On June 1, 2022, the Office of the U.S. Trade Representative (USTR) announced the U.S.-Taiwan Initiative on 21st-Century Trade, which is “intended to develop concrete ways to deepen the economic and trade relationship, advance mutual trade priorities based on shared values, and promote innovation and inclusive economic growth for our workers and businesses.”  Under the initiative, the two parties will seek to reach agreements “with high-standard commitments and economically meaningful outcomes” in the following trade areas:

  • Trade facilitation – including accelerated implementation of the World Trade Organization’s Trade Facilitation Agreement, adopting provisions on digitalization of trade facilitation measures, and ensuring inclusivity in accessing customs procedures.
  • Regulatory practices – including timely online accessibility to information about regulations and processes, providing adequate time for public consultations and consideration of comments, and ensuring that regulatory decisions are based on high quality information, science and evidence.
  • Agriculture – including provisions to facilitate agricultural trade through science and risk-based decision-making and through the adoption of sound, transparent regulatory practices.
  • Anti-corruption – including provisions that preclude the tax deductibility of bribes and establish measures regarding the recovery of proceeds of corruption and the denial of a safe haven for foreign public officials who engage in corruption.
  • Supporting SMEs in trade –  including efforts to identify and overcome barriers to trade for small and medium-sized enterprises (SMEs), focusing on trade facilitation for SMEs, sharing and promoting best practices, and working together on activities to promote and support SMEs, including those owned by under-represented groups and women entrepreneurs and those in disadvantaged communities.
  • Harnessing the benefits of digital trade – including efforts to build consumer trust in the digital economy, promoting access to information, facilitating use of digital technologies, promoting resilient and secure digital infrastructure, and addressing discriminatory and trade-distortive practices in the digital economy.
  • Promoting worker-centric trade – including efforts to develop more durable and inclusive trade policies, protecting labor rights, and eliminating forced labor in global supply chains.

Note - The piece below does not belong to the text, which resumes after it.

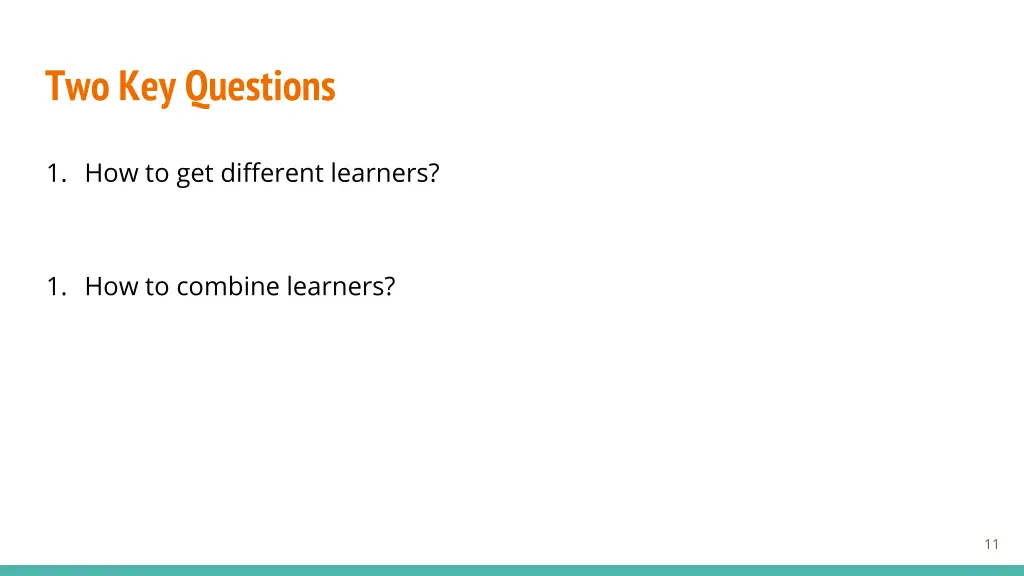 Two Key Questions

1. How to get different learners?

1. How to combine learners?

11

  • Supporting the environment and climate action – including promoting decarbonizing economies, exchanging information, and supporting businesses, green jobs and the growth of low-carbon economies.
  • Standards – including the adoption and application of standards, technical regulations, and conformity assessment procedures that are non-discriminatory, do not create unnecessary barriers to trade, and serve legitimate policy objectives.

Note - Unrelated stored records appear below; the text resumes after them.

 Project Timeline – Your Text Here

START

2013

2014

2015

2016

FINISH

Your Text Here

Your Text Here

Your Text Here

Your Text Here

  • State-owned enterprises – including developing provisions to create a level playing field for workers and businesses when competing against these entities in the international marketplace by ensuring that these entities act in a commercial manner, are regulated impartially, and do not provide or receive trade-distorting non-commercial assistance.
  • Non-market policies and practices – including collaboration on ways to address these harmful non-market policies and practices.

The first meeting of the U.S.-Taiwan Initiative on 21st-Century Trade is expected to occur later this month.